Stichwort Widersacher: Die präsentieren sich erfreulich abwechslungsreich und sind im späteren Spielverlauf immer schwieriger zu knacken. Hat man es anfangs nur mit mies ausgerüs­teten Schlägertypen zu tun, stellen sich Euch später unter anderem Häftlinge in Wärterausrüstung, mit Spritzen bewaffnete Gefängnisärzte, wütende Köche, kampf­erprobte Ninjas und viele weitere Feindvarianten entgegen. Bosse dürfen ebenfalls nicht fehlen, protzen mit allerlei gefährlichen Spezialfähigkeiten und machen mit unaufmerksamen Agenten kurzen Prozess. Motivierend: Nach jedem abgeschlossenen Level erweitert Ihr Euer Deck mit einer von drei Zusatzkarten, die sich später zudem aufrüsten lassen.

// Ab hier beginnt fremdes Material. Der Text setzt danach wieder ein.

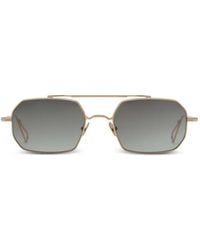 Ahlem - Clovis Geometric-Frame Sunglasses - Lyst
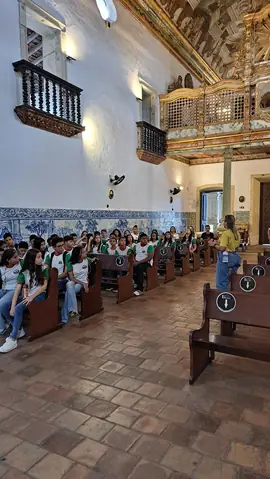 Foto 2 de 12 — Visitas - 15 de maio, 2024.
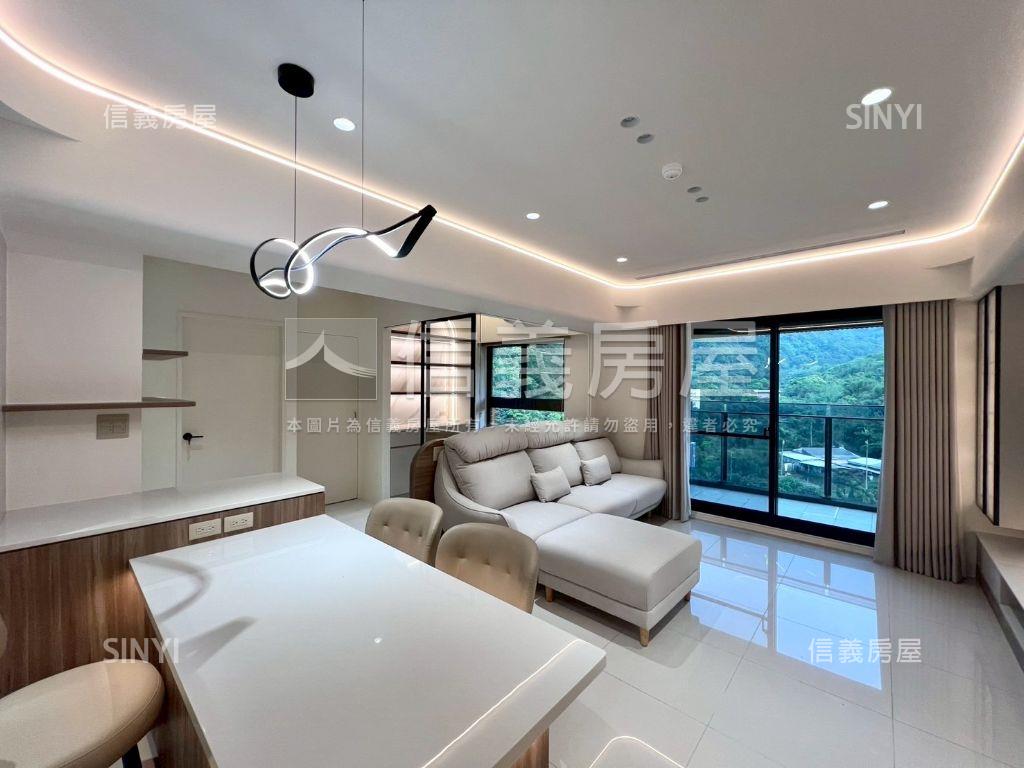 星野之森美裝三房車位房屋室內格局與周邊環境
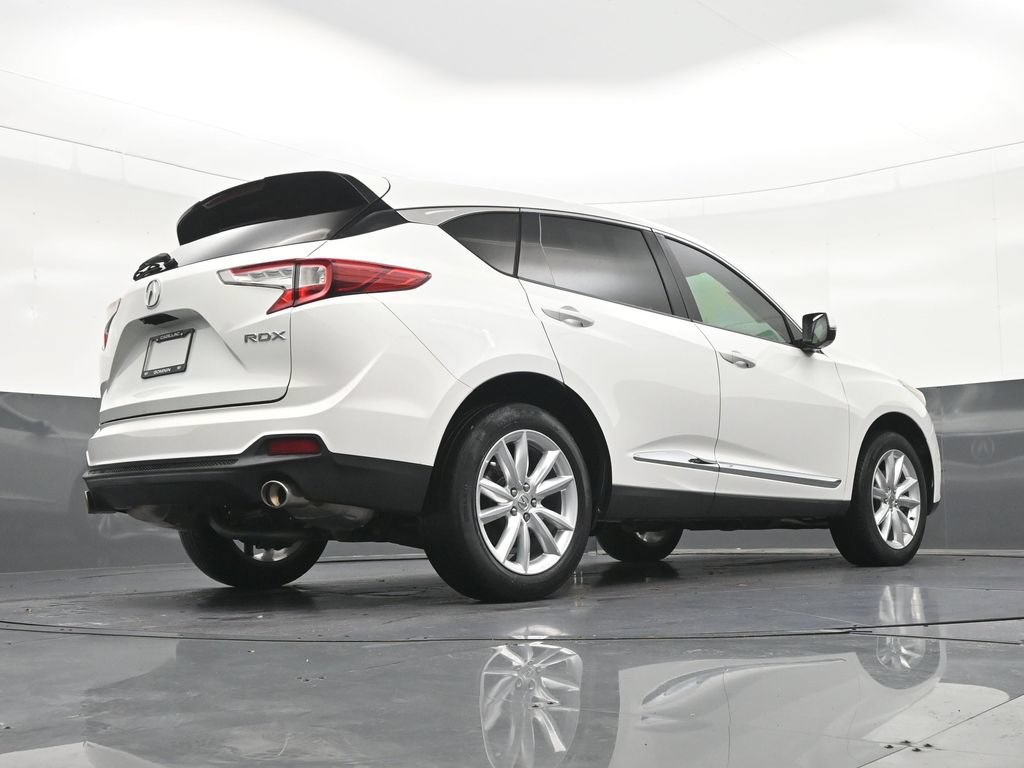 Used 2021 Acura RDX FWD image 32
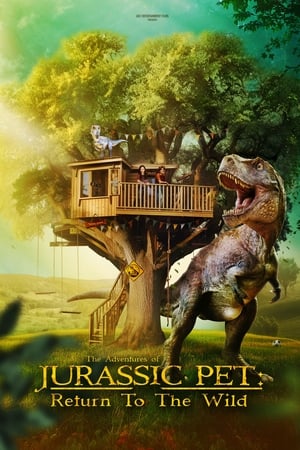 The Adventures of Jurassic Pet: Return to the Wild 2025 HDRip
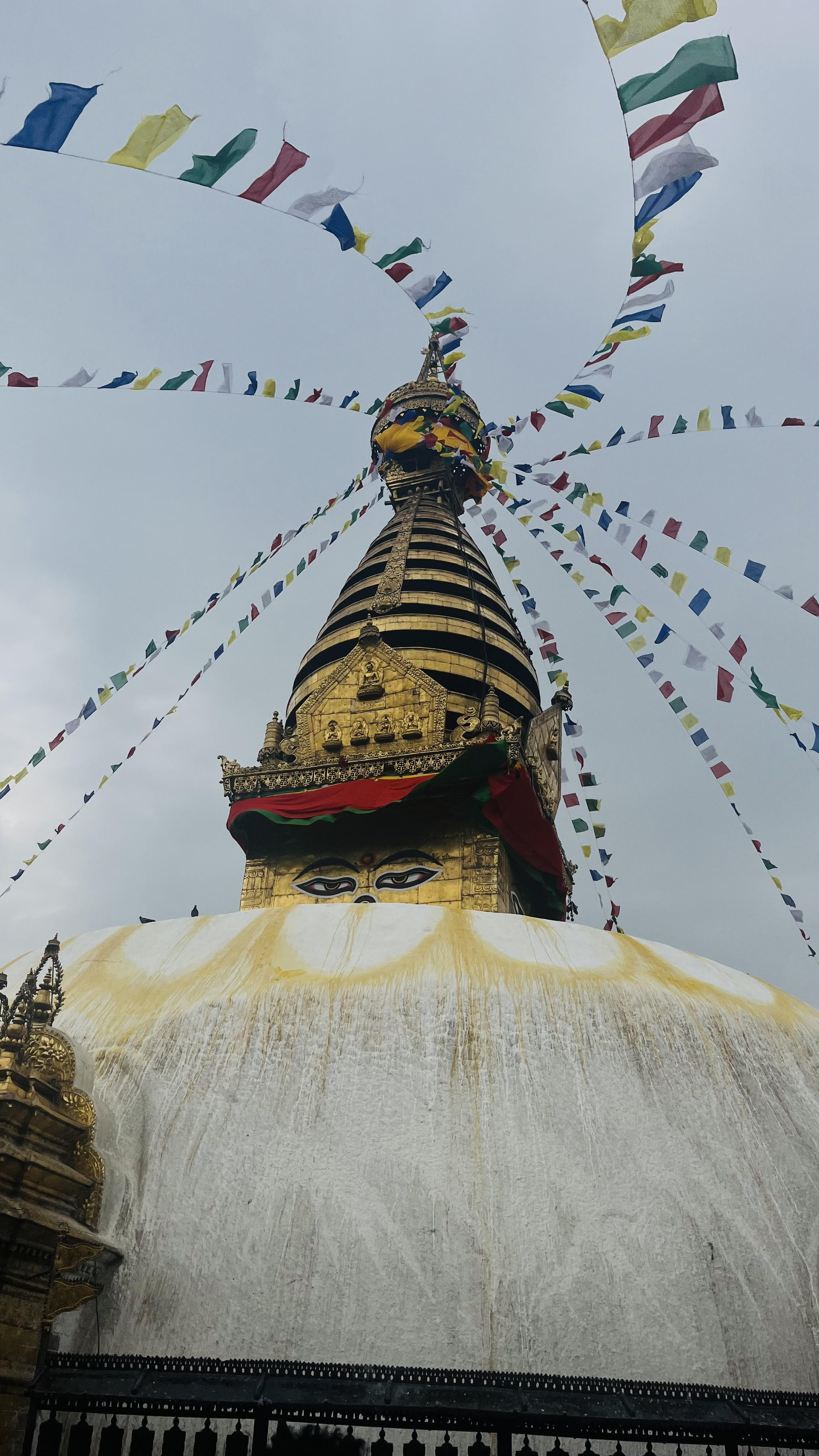 Треккинг вокруг Манаслу 15 дней (9/16)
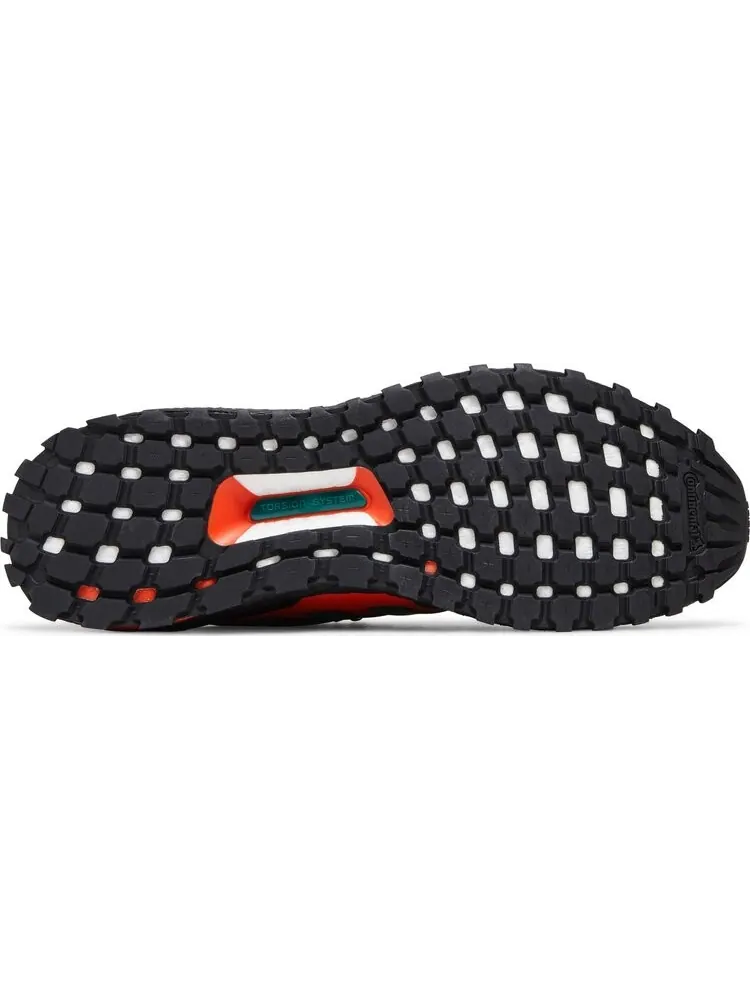 Кроссовки UltraBoost 1.0 'NCAA Pack - Miami' — изображение 4 из 4, черный
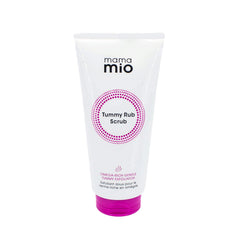 Exfoliant pour le ventre Tummy Rub mama mio 6oz - Boîte imparfaite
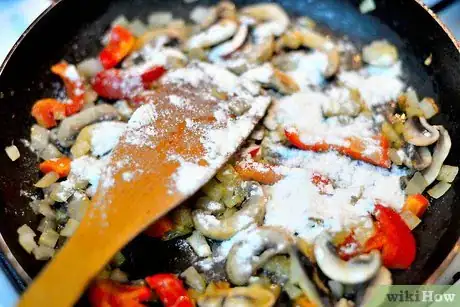 Image titled Make a Vegetarian Philly Cheesesteak Step 5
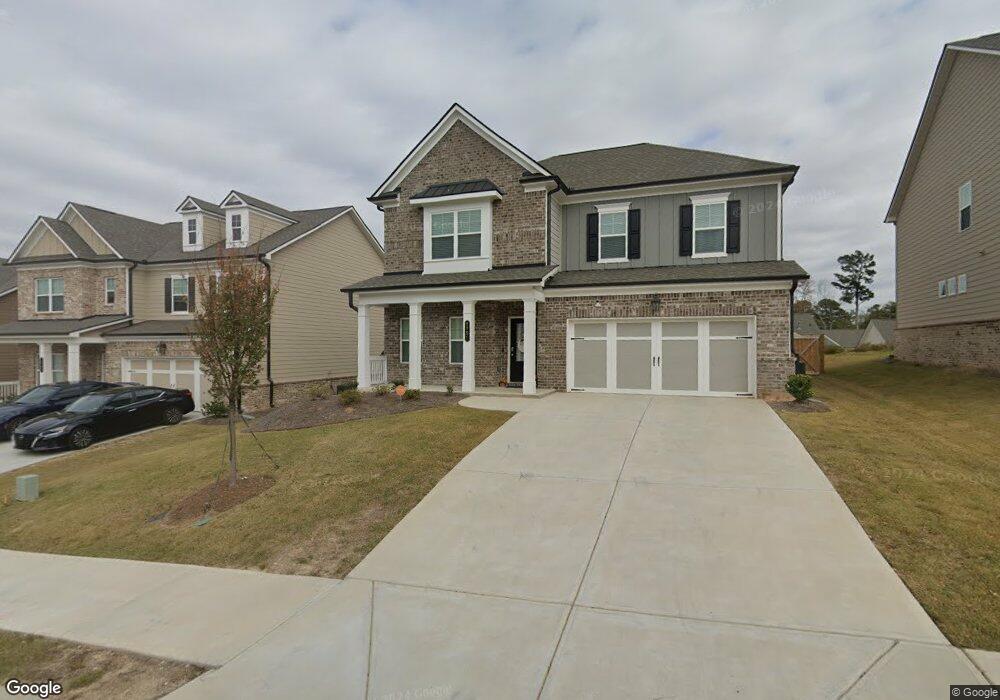 1951 Tidemarsh Ln, Lawrenceville, GA 30045 - photo 1
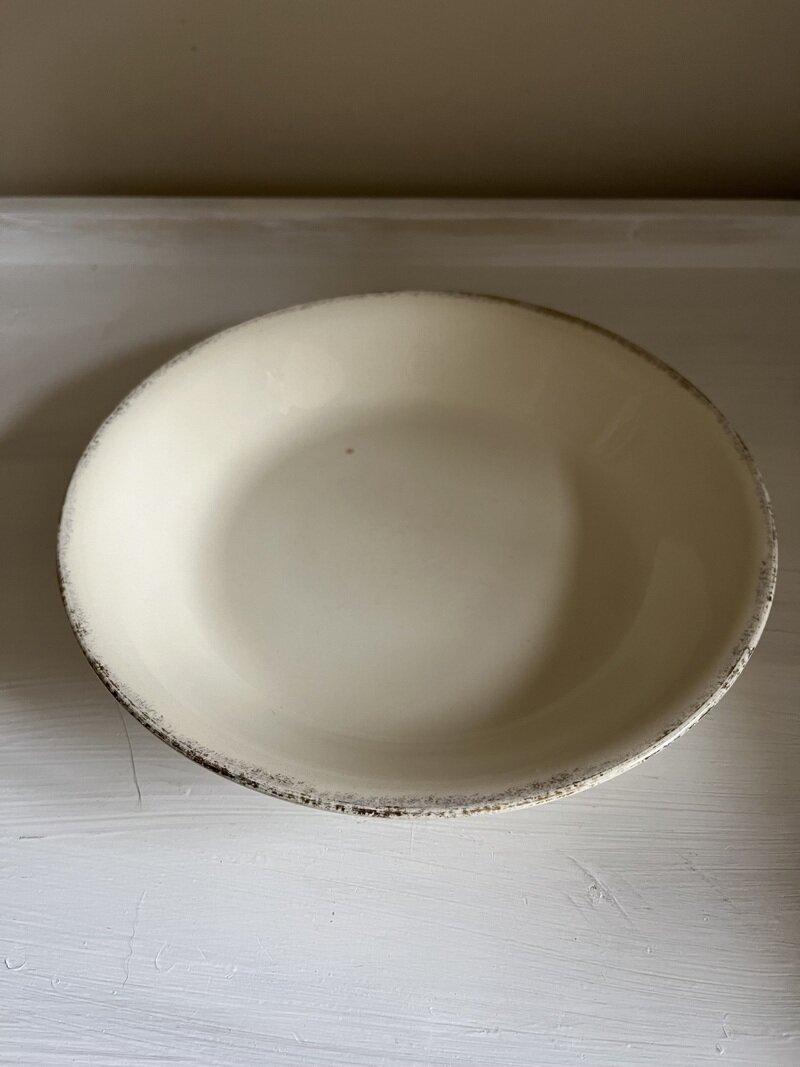 Kelston ware bowl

Fights in Tight Spaces lebt vom Nervenkitzel der Herausforderung. Heißt konkret: Wer hier auf dem Originalschwierigkeitsgrad ”Klassik” das Zeitliche segnet, muss seinen Lauf durch die fünf Story-Kapitel wieder komplett von vorne beginnen. Lediglich gewonnene Erfahrung bleibt erhalten und schaltet neue Karten frei, mit denen Ihr Euch dann im Deckbau-Modus maßgeschneiderte Karten­sets zusammenstellt. Je nach Roguelite-Erfahrung lässt sich die Schwierigkeit allerdings in fünf Stufen anpassen. Auf ”Klassik Plus” etwa startet Ihr verlorene Kämpfe beliebig oft neu und macht vermasselte Aktionen pro Level dreimal rückgängig. Abseits eines regulären Kampagnen-Durchgangs, der erfahrene Spieler etwa acht Stunden unterhält, stellt Ihr Euer Talent in einem Ranglisten-Modus namens ”Tägliches Spiel” unter Beweis. Hier gilt es, innerhalb von 24 Stunden mit einem Durchlauf möglichst viele Punkte anzuhäufen.